Sprague-Dawley (SD) male rats (300–340 g) were purchased from the Department of Laboratory Animal Science, Peking University Health Science Center. Animal experiments were approved by the Institutional Animal Care and Use Committee of Peking University (Protocol number: BCJH0222). SD rats were randomly divided into two groups (n = 8 per group) and administered 15 mg/kg of AZAS or APZE via gavage. Blood samples (approximately 0.3 mL each) were collected from the orbital venous plexus at 0.5, 1, 2, 3, 4, 5, 7, 9, 12, and 24 h after dosing. The samples were then centrifuged at 1500× g for 10 min at 4 °C to obtain plasma and stored at −80 °C until analysis.

To assess the distribution of AZAS and APZE in different tissues after administration, SD rats were randomly divided into two groups (n = 24 per group). At 0.5, 1, 2, 3, 5, 9, 12, and 24 h after dosing, the liver, kidneys, and intestinal segments (duodenum, jejunum, ileum, and colon) were harvested and stored at −80 °C until analysis.

Only unknown samples with calculated concentrations at or above the nominal LLOQ were quantified. Samples below this level are reported as below the LLOQ (BQL). When the proportion of BQL values at a given time point was less than 20%, these data were treated as censored and excluded from the calculation of mean concentrations.

3.9. Microbial Metabolism

Fecal samples from SD rats were collected and stored at −80 °C for single-dose and multiple-dose microbial metabolism studies. The feces were resuspended in culture medium at a ratio of 1 g:15 mL and incubated in an anaerobic incubator at 37 °C for 24 h.

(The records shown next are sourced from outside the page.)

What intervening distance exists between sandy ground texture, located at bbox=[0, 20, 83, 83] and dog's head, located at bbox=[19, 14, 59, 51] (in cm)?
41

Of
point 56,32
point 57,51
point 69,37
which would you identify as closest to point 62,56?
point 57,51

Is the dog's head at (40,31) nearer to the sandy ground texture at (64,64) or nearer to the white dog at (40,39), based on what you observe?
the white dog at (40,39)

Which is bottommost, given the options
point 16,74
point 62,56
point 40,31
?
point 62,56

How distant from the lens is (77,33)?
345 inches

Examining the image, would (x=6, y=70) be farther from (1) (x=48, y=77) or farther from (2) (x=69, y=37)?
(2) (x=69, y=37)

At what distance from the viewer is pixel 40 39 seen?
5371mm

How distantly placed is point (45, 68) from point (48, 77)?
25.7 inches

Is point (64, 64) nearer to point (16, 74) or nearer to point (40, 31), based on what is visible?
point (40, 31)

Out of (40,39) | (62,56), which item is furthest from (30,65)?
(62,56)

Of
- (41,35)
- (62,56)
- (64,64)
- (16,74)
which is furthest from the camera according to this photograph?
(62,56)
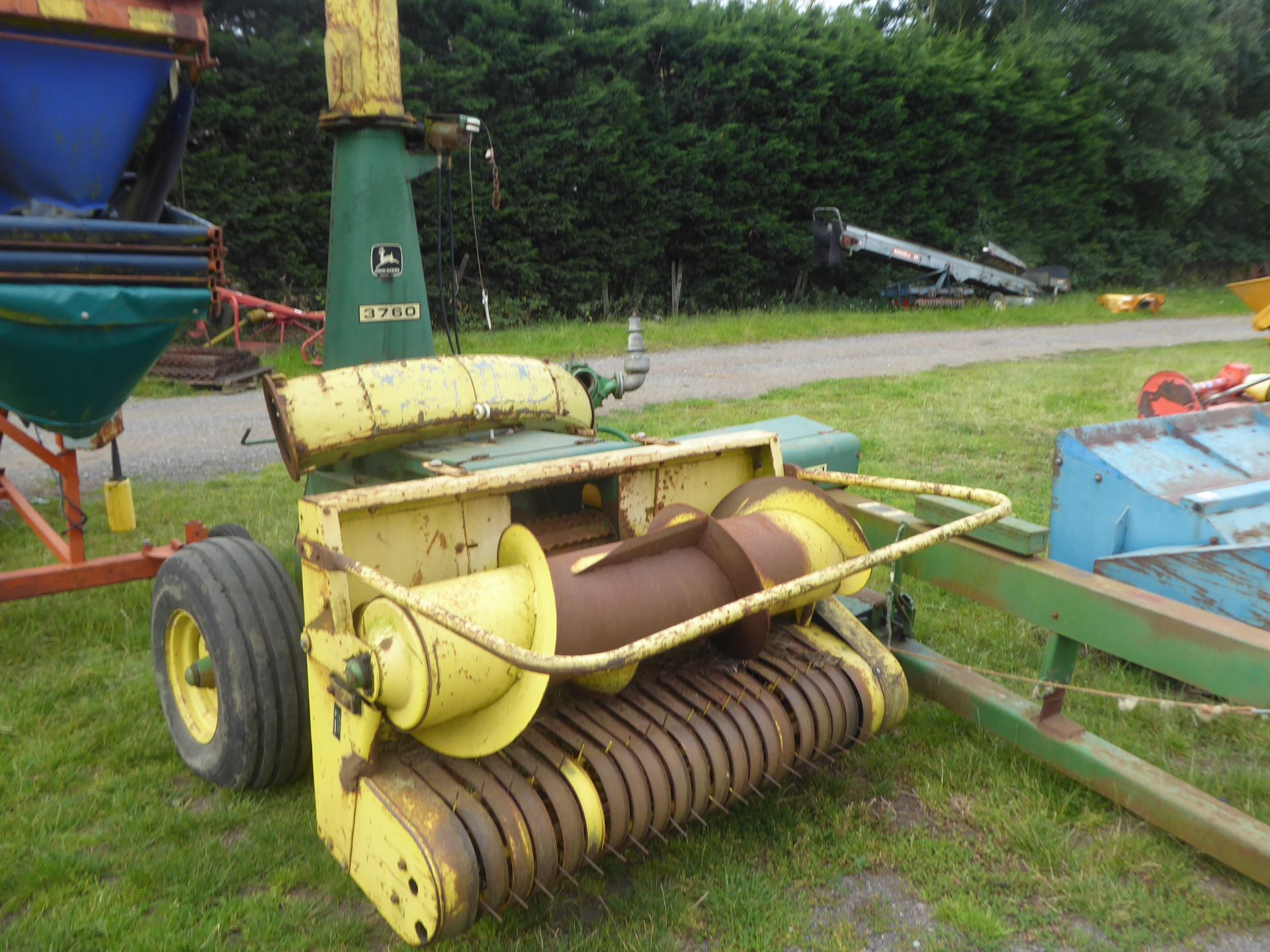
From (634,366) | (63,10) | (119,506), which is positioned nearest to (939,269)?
(634,366)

Culture medium containing AZAS or APZE was prepared and added to the microbial suspension at a volume ratio of 1:2, after which the OD600 value of the microbial suspension was measured.

For the single-dose treatment, 100 μL of the microbial suspension was collected at time points of 0.5, 1, 2, 3, 4, 5, 7, 9, 12, and 24 h, and the OD600 was determined to assess microbial growth. The samples were then stored at −80 °C. After each sampling, 100 μL of blank culture medium was added to maintain the volume.

For the multiple-dose treatment, 100 μL of the microbial suspension was collected at time points of 20, 40 min, 1, 2, 3, 4, 5, 6, 7, 8, 9, 10, 11, and 12 h, and the OD600 was determined. The samples were subsequently stored at −80 °C. Between 1 and 12 h, 100 μL of AZAS- or APZE-containing culture medium was added after each sampling to assess accumulation.

3.10. Statistical Analysis

The experimental data were processed using Phoenix NLME 8.1 and GraphPad Prism 9.0 software. Quantitative results were presented as mean ± SD, and p < 0.05 was considered statistically significant.

4. Conclusions

A sensitive and reliable LC-MS/MS method for the simultaneous determination of AZA, 6-MP, 6-MMP, 6-TG, and 6-TU in rat plasma, tissues, and microbial cultures was established and fully validated in terms of selectivity, accuracy, and precision. Based on this, the pharmacokinetics and in vitro microbial metabolism of the developed APZE and AZAS were investigated. APZE exhibited higher oral bioavailability in rats than AZAS, with greater intestinal absorption and lower levels of inactive metabolites. AZA was primarily metabolized to 6-MP by gut microbiota, while APZE generated more 6-MP. This suggests that APZE is a promising formulation for the treatment of IBD.